### Given request
Retype each of the records below line for line, keeping the original wording, numbers, and order unchanged.

Recorded data:
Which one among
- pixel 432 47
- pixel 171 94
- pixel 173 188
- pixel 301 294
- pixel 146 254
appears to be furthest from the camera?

### Solved exercise
Which one among
- pixel 432 47
- pixel 171 94
- pixel 173 188
- pixel 301 294
- pixel 146 254
appears to be furthest from the camera?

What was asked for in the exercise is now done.